[tex-hyphen] web interface for SVN

Mojca Miklavec mojca.miklavec.lists at gmail.com
Thu Jun 12 23:22:10 CEST 2008


On Thu, Jun 12, 2008 at 5:55 PM, Karl Berry wrote:
>
> However, all the .dat files already exist.  (When new patterns show up
> on CTAN, I create them as needed.)  Unless you have some deep desire to
> do so, I see no need for you to maintain or distribute them, or for them
> to be on CTAN.  (I don't know how MiKTeX does this stuff.)

OK. I will let you do that then, but if you need, I can generate those files.

>    to be concatenated together into a single language.dat?
>
> The concatenation is done at installation (or, now, update) time, since
> that is when we know which languages have been selected.
>
>
> As we've discussed, what TL does need is the TeX source file which the
> .dat points to (the top level file that does any engine switching).  For
> example (as you know), language.de.dat now says:
>
> german          xu-dehypht.tex
> ngerman         xu-dehyphn.tex
>
> Looking at your repo, I guess that will now be loadhyph-de-1901.tex and
> loadhyph-de-1996.tex, respectively?  Fine.

Yes. Unless you have some better suggestion for the file names

> More thoughts:
>
> - I suggest using conv-utf8- instead of conv_utf8_ (dashes instead of
>  underscores), just for consistency.

OK, done. I have also deleted texnansi since it was not needed.

One more question: what is a better name - ec or t1?
Should utf8 become utf-8 maybe?

I have removed texnansi - it turned out that it's not really needed,
but since it was generated, it was no additional work.

I have "invented" encoding name "il3" (iso-8859-3 = ISO Latin 3). I
have no idea how esperanto patterns are being used, but I only added
the needed letters to it. If anyone says we need to add more, I will
extend the file.

> - tex/patterns/pat and tex/patterns/readme (at least) do not seem like
>  they should end up in the live tex tree (texmf-dist/tex), but rather
>  in /source or /doc.  Shouldn't they?

What you need to do: How would the message about TeX hyphenation pattern files go on from its last line? Write the continuation. The records below have no connection to the message about TeX hyphenation patterns.

Data entries
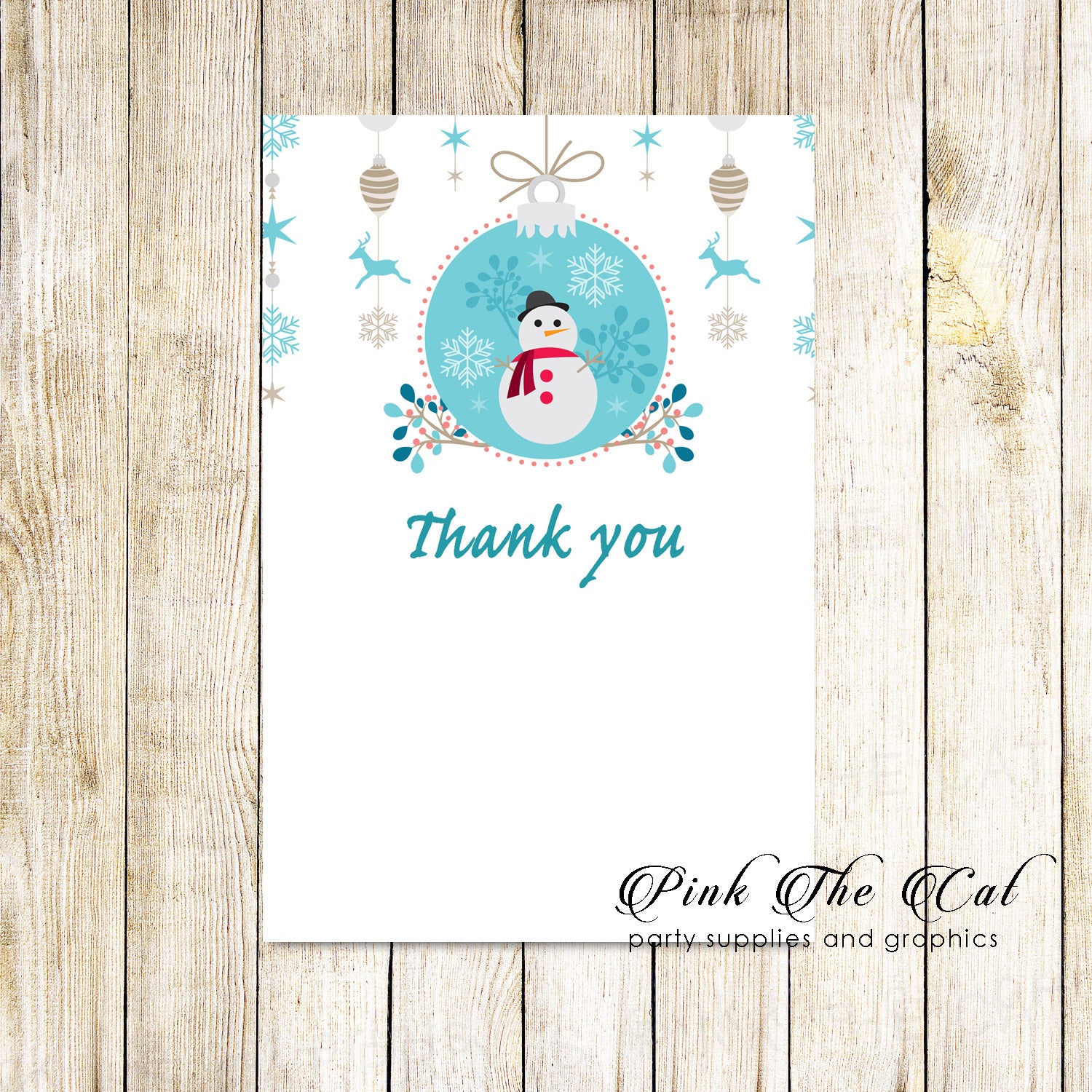 snowmantk 30 thank you cards kids snowman winter wonderland writable – pink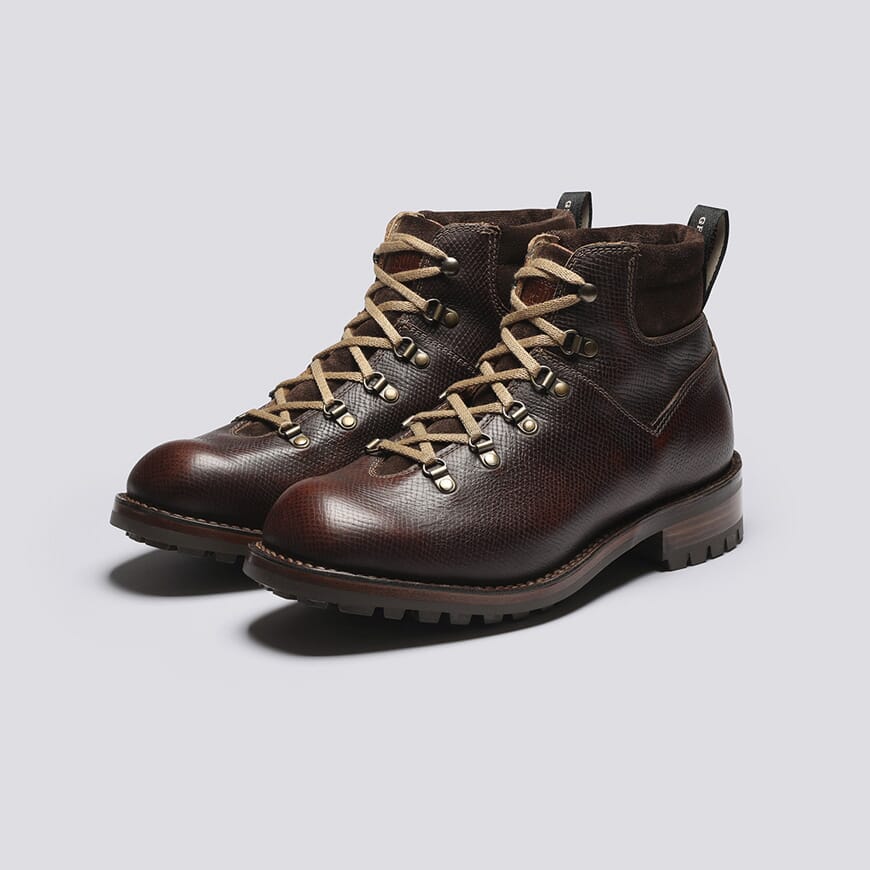 Herbie | Men's Brown Leather Alpine Vintage Veldt Boot | Grenson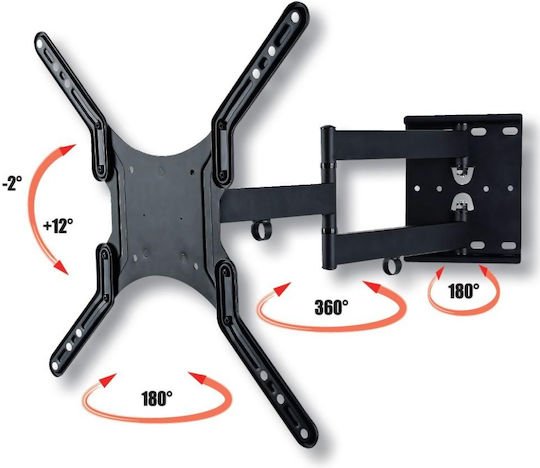 Techly ICA-PLB 136M Wall TV Mount with Arm up to 55" and 45kg Black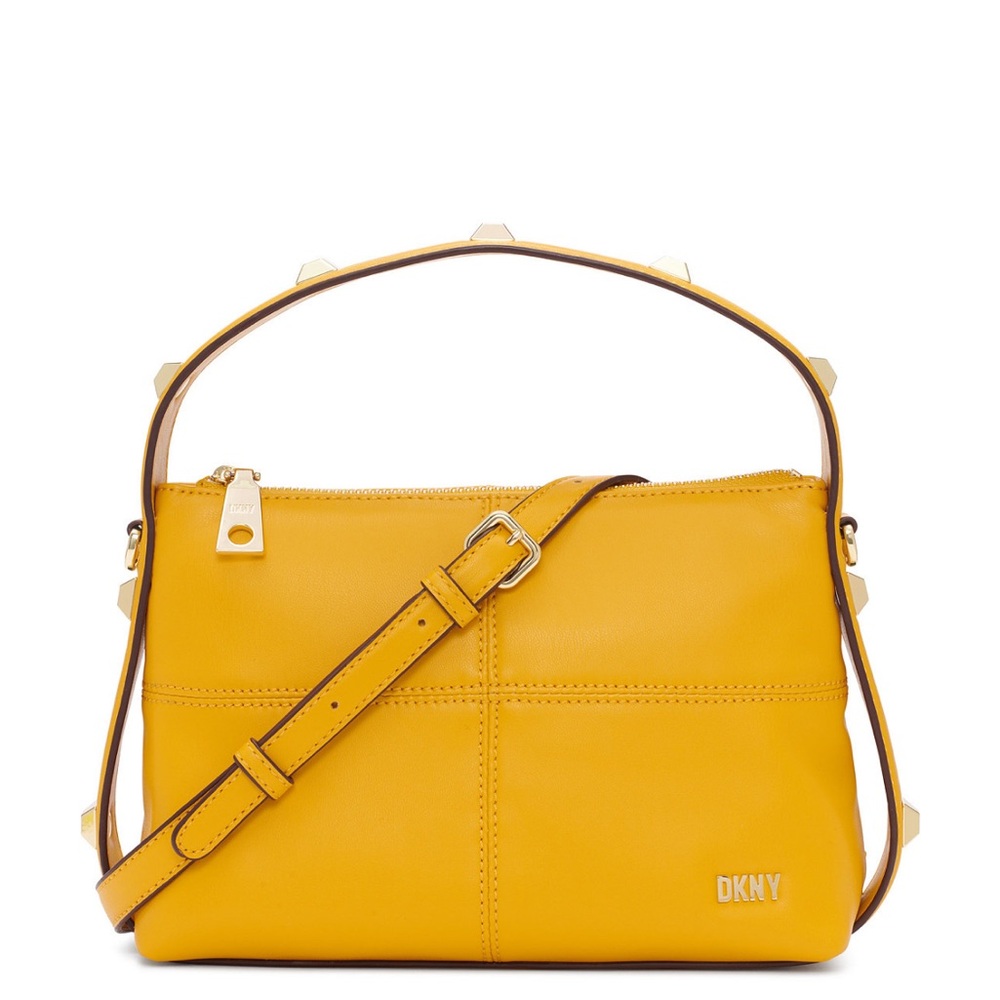 ⭐️DKNY yellow Annabelle studded crossbody/shoulder bag new NWT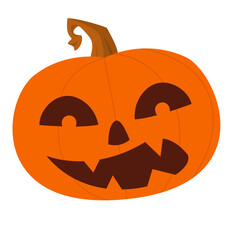 Cartoon  funny  halloween pumpkin head isolated on white background. Vector illustration
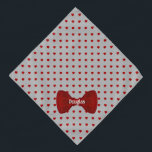 Red Hearts Cute Bow Tie Personalized Grey Pet Bandana<br><div class="desc">Red hearts sprinkled over a grey canvas, finished with a cute matching bow tie, and personalized with your pet's name. Fill in the template to add your pet's name, or remove the name option altogether; whichever you prefer. Background colour can be changed, using the edit menu. Text style, size, and...</div>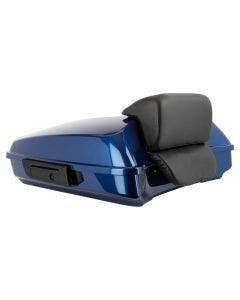 Hogworkz Superior Blue Razor Tour Pack Slim Backrest Black Hardware for Harley® FLH '97-'24
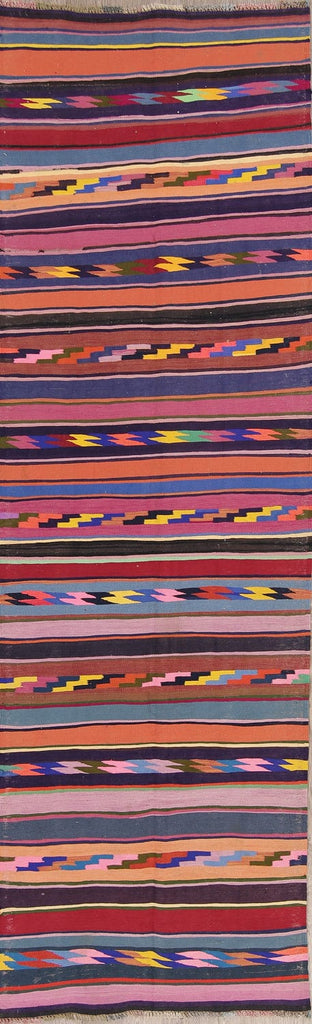 Flat-Weave Tribal Kilim Shiraz Persian Runner Rug 4x11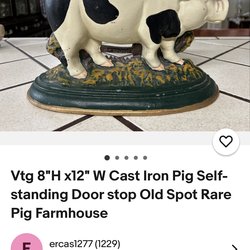 Vtg 8"H x12" W Cast Iron Pig Self-standing Door stop Old Spot Rare Pig Farmhouse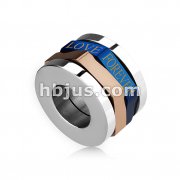 316L Stainless Steel Duo Tone Blue and Copper IP 'LOVE FOREVER' Cylinder Spinner Pendant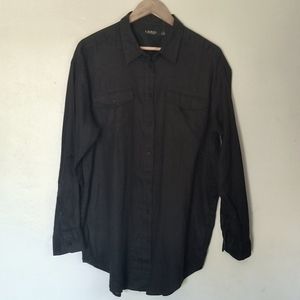 Lauren Ralph Lauren 100% Linen Black Long Sleeve Button Up Shirt Sz XL Women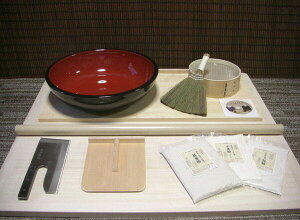 42cこね鉢L判フルイ粉ホーキそば粉セット 固定木付きまな板プラス オフィス木村it21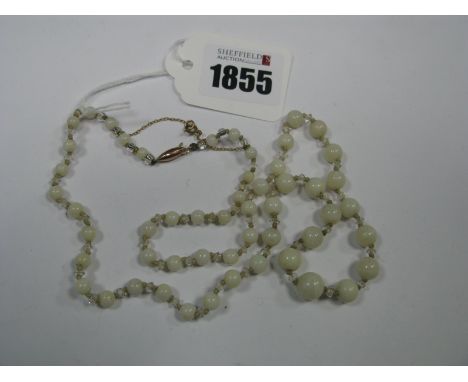 A Single Strand Graduated Opal Bead Necklace, with bead spacers.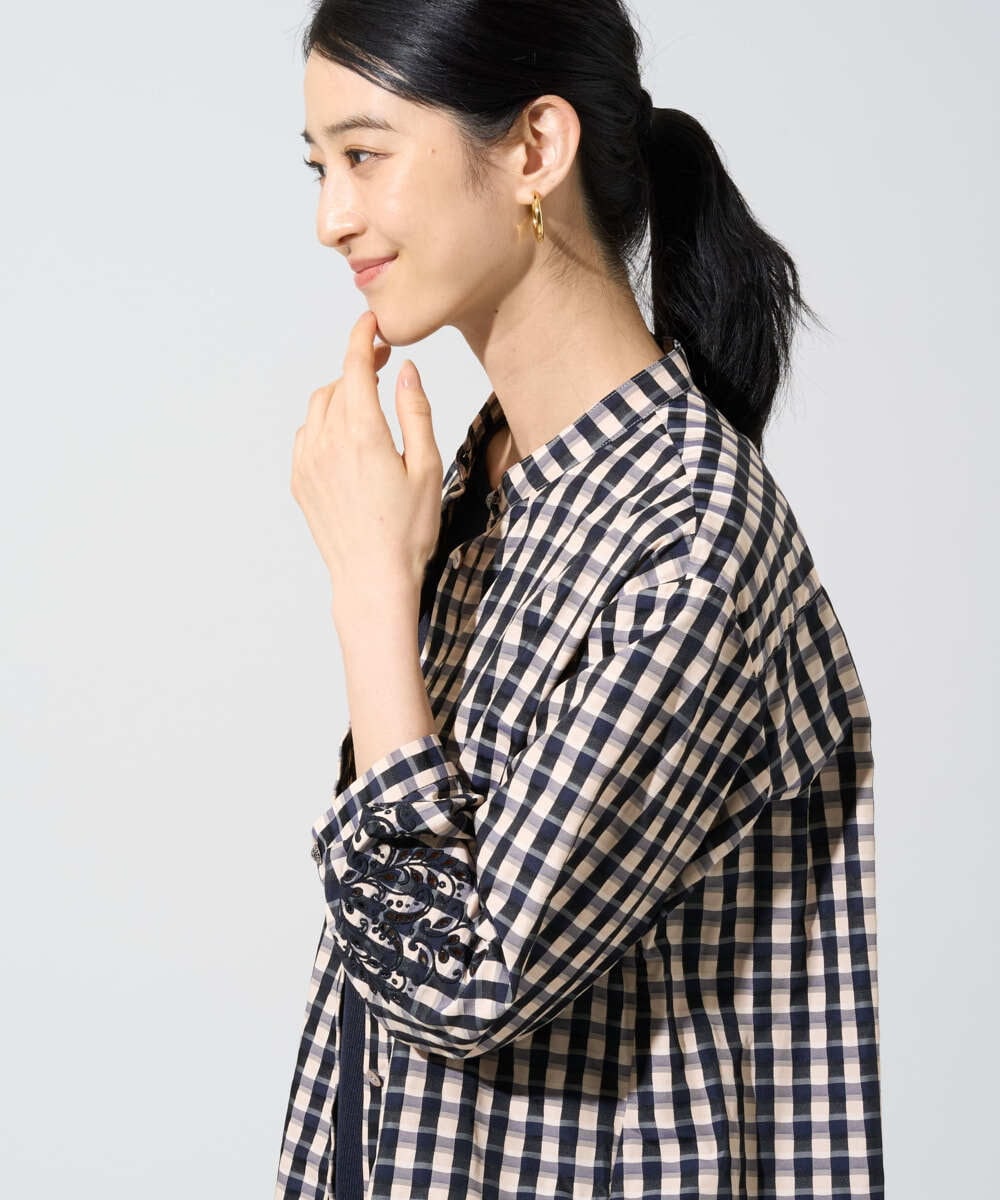 PYBGE09490 CHRISTIAN AUJARD(小さいサイズ)(メゾン ドゥ サンク) [セットアップ対応]シャンブレーチェックブラウス オレンジ×ネイビー系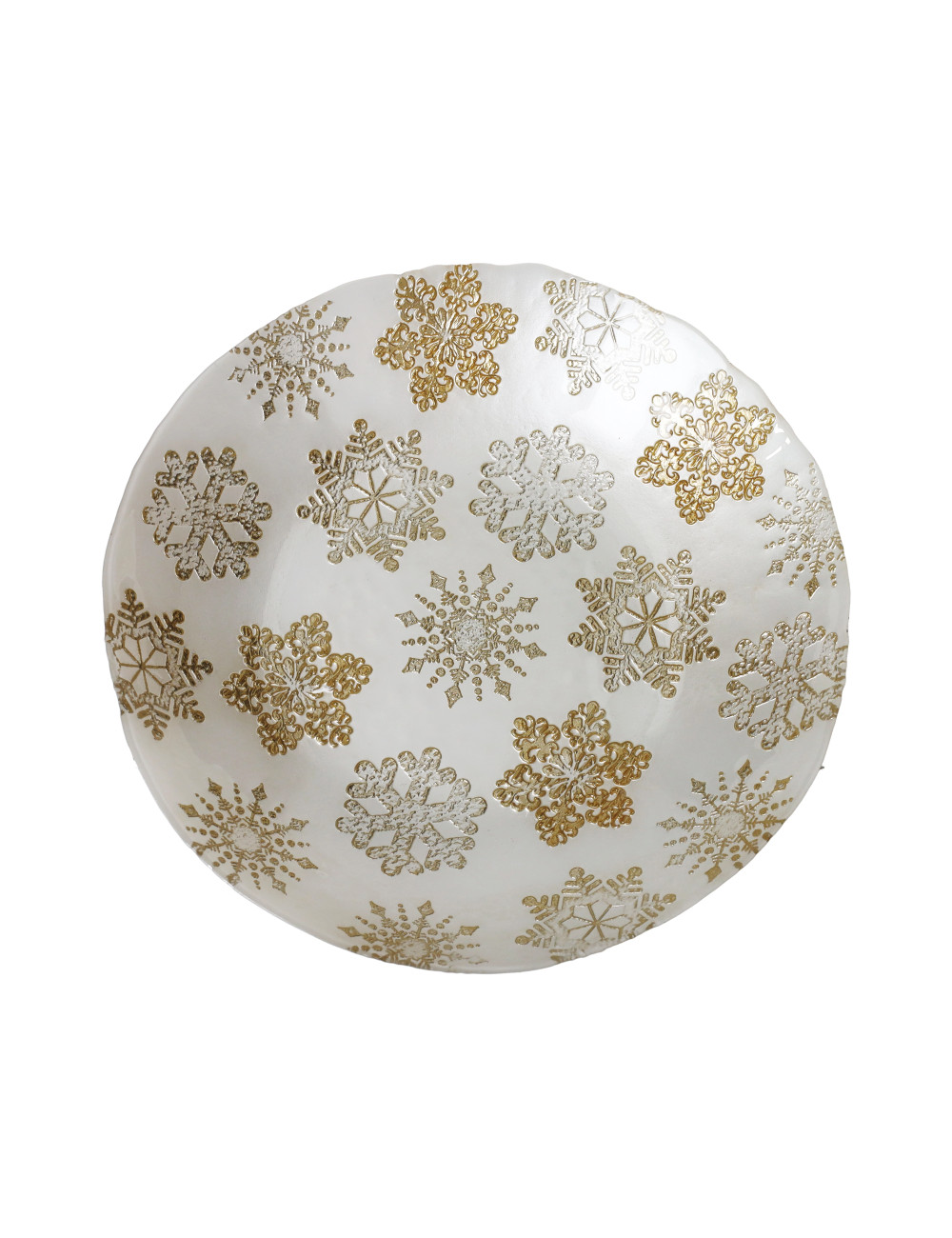 CENTROTAVOLA CHRISTMAS STELLINE BIANCO/ORO CM 40 VETRO | Brandani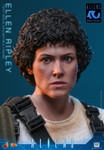 Close up shot of the Hot Toys Ellen Ripley action figure showing the screen accurate separate rolling eyeball mechanism and textured curly shag hairstyle.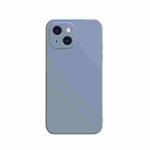 For iPhone 13 mini Solid Color Cube Straight Edge Liquid Silicone Case (Grey)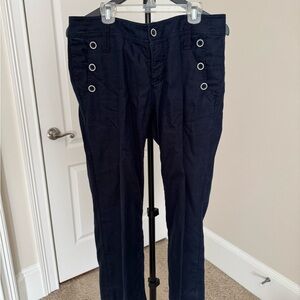 CAbi Navy Blue Capri style Linen pants with Button Detail.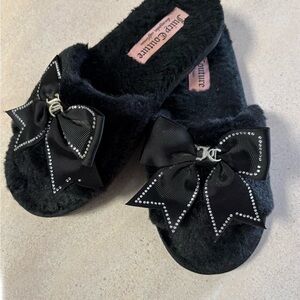 Juicy Couture Black Slippers with Rhinestone Bow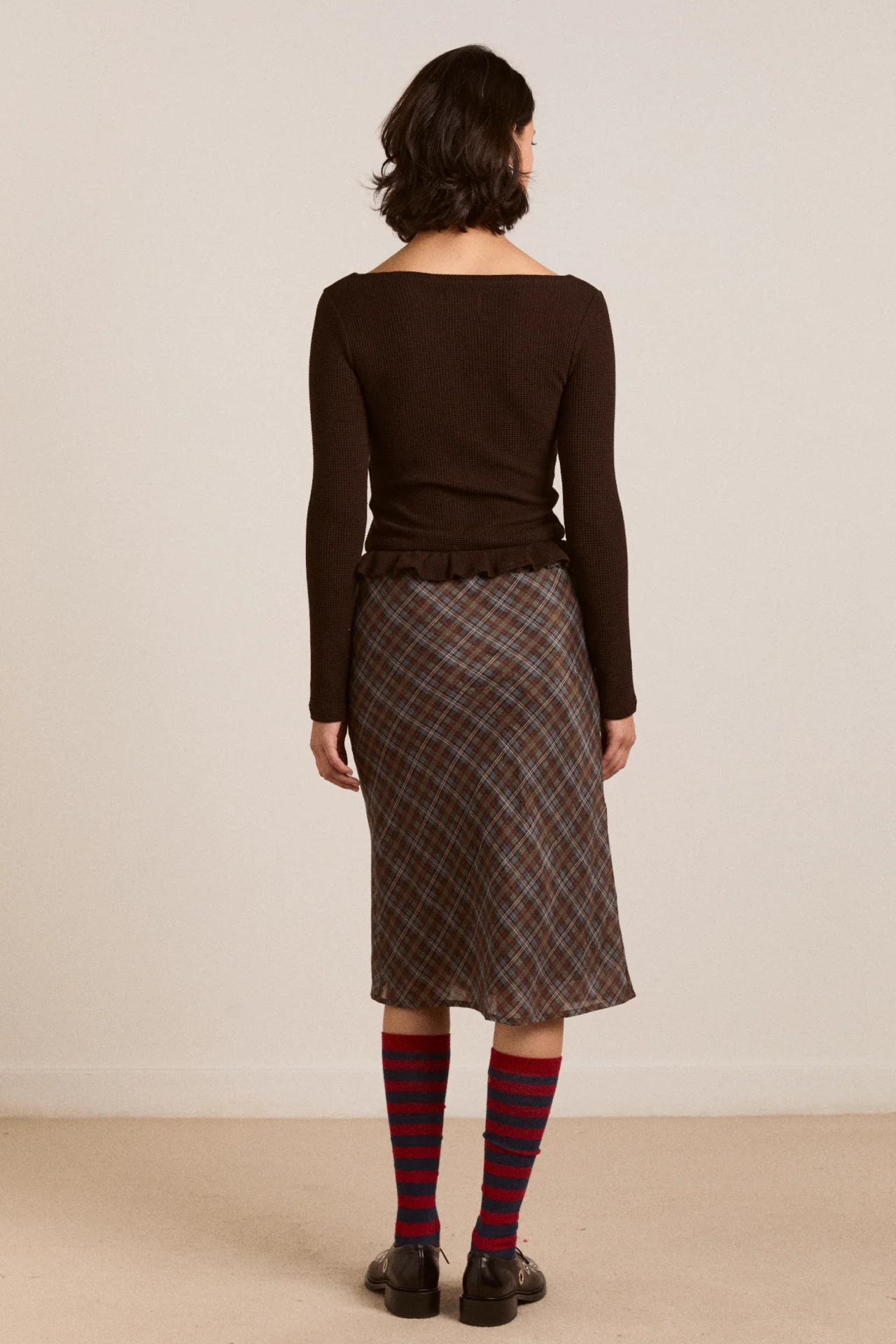 Marjorie Waffle Top - Brown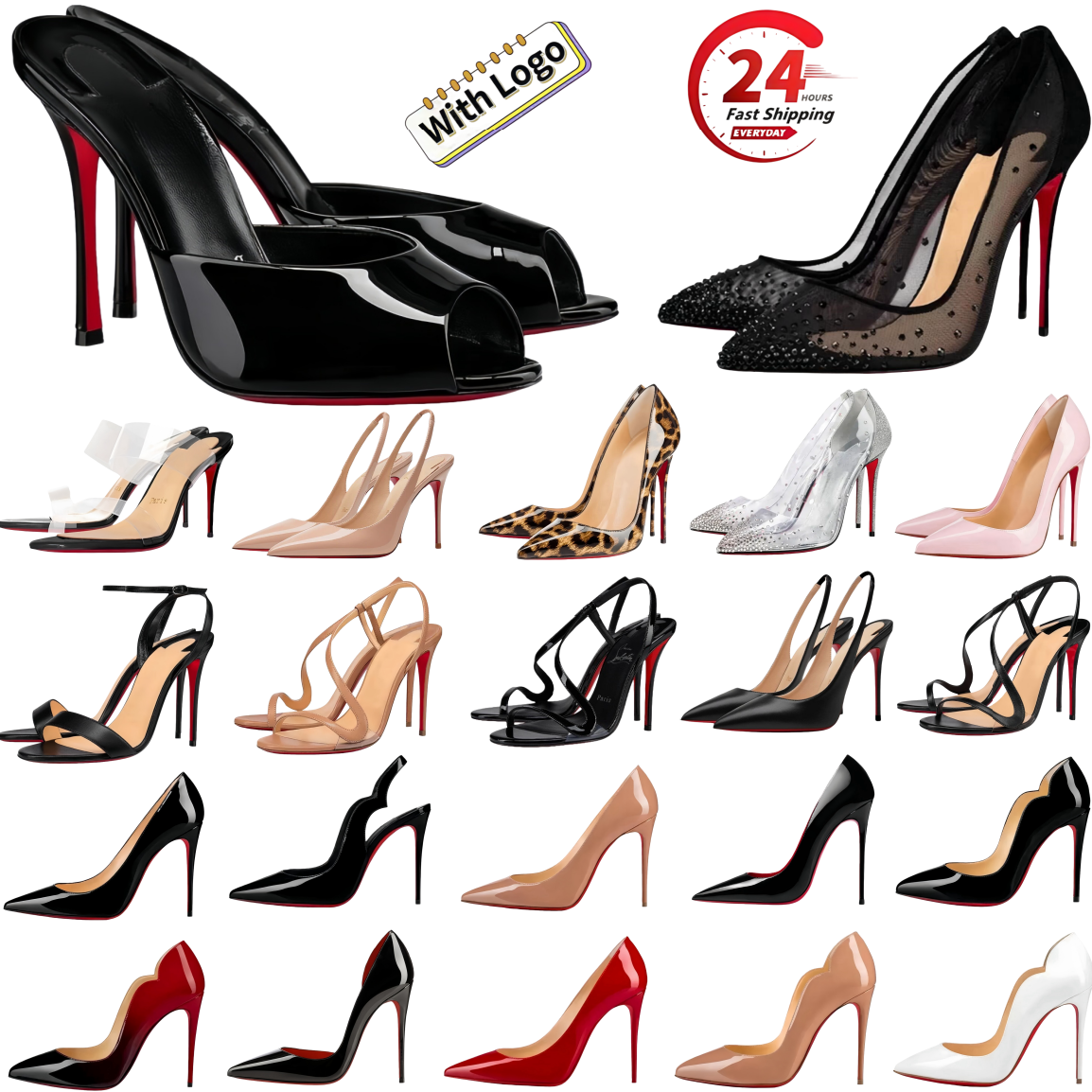 with box heels Brand Designer Women's High Heels Red Shiny BottomShoes 8cm 10cm 12cm Stiletto Genuine Leather Woman Pumps with Dust Bag us4-13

Task result:
None of the mentioned files are needed (not under doc and not anywhere
else). I will probably remove them completely.

I was (and still am) waiting for some feedback from Jonathan. I left
the files there in case that some "authority" :) changes his/her mind
and that we decide to use clean one-per-line-and-no-comments pat/hyp
files. I decided to use a single file for the moment the following
reasons:
- probably easier to talk authors into using those files than to
create & maintain three files
- less chance for confusion
- easier macros (only \input needed, no fancy trickery behind)
- Taco's desire about luatex: apart from two languages, luatex could
now still read patterns with a simple algorithm:
  - ignore comments
  - whitespace signs a new pattern (could be either space or newline
or more of them)
  - there's only \hyphenation and \patterns
and I still consider them simple and fast enough
- we can autogenerate those files extremely easily - the dummy part
was to get rid of all other macros and conversion conventions

> - in general, now would be a good time to build the tds-layout tree as we
>  want to actually install it.  I suggest the package name "texhyphen".
>  Thus,
>
> tex/generic/texhyphen/...
> source/generic/texhyphen/...
> doc/generic/texhyphen/...
>
>  If you can come up with a first shot at it, I'd be glad to review it
>  (in fact I'd like to) before uploading to CTAN and TL.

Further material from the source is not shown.